TASK GOAL
Using the entries below, write out the line with "Party Mom (2018)", the line with "160 Lorraine Ave", and every line in between, exactly as each is written.

AVAILABLE DATA
---*---

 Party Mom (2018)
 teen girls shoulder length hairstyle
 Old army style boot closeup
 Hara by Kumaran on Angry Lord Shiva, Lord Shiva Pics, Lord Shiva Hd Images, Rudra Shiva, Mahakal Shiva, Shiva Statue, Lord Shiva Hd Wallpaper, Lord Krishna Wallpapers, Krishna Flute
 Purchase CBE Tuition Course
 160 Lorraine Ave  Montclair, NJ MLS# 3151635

---*---

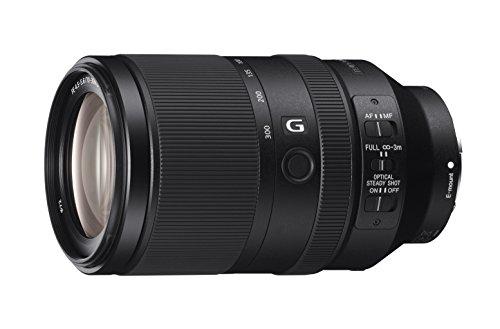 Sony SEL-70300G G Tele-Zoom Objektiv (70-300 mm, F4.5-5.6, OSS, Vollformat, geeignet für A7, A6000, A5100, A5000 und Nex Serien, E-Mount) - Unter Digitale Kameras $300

---*---

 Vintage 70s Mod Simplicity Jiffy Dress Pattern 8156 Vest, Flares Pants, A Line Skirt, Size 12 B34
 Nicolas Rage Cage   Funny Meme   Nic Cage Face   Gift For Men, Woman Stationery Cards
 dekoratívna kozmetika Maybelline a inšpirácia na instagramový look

---*---

RESPONSE BOX
 Party Mom (2018)
 teen girls shoulder length hairstyle
 Old army style boot closeup
 Hara by Kumaran on Angry Lord Shiva, Lord Shiva Pics, Lord Shiva Hd Images, Rudra Shiva, Mahakal Shiva, Shiva Statue, Lord Shiva Hd Wallpaper, Lord Krishna Wallpapers, Krishna Flute
 Purchase CBE Tuition Course
 160 Lorraine Ave  Montclair, NJ MLS# 3151635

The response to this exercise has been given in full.